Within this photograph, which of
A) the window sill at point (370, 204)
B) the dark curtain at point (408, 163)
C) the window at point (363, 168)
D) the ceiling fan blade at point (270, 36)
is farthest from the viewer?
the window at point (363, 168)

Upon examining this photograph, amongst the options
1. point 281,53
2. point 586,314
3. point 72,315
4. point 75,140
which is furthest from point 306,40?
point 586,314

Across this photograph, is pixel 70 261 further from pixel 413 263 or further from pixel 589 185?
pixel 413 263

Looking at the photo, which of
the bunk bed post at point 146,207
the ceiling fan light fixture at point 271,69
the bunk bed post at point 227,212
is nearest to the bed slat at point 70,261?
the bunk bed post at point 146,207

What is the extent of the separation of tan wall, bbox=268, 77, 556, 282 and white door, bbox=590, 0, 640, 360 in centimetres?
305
--
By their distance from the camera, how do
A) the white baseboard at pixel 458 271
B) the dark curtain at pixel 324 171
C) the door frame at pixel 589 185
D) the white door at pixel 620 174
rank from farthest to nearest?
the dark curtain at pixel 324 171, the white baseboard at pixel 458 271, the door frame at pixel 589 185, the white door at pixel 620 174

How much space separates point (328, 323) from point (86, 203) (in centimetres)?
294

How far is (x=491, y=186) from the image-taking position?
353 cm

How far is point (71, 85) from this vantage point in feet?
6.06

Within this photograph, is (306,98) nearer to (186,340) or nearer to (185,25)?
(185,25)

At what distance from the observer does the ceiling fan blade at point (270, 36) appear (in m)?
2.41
...
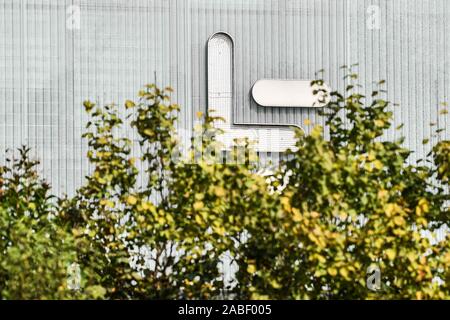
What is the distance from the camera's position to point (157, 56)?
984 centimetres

## Aim of the task
Please pull out each line in the rows above that contains the word "curtain". Case counts, so a line matches only if its capitalization is the same.

## Correct result
B) the dark curtain at point (408, 163)
B) the dark curtain at pixel 324 171
the dark curtain at pixel 324 171, the white baseboard at pixel 458 271, the door frame at pixel 589 185, the white door at pixel 620 174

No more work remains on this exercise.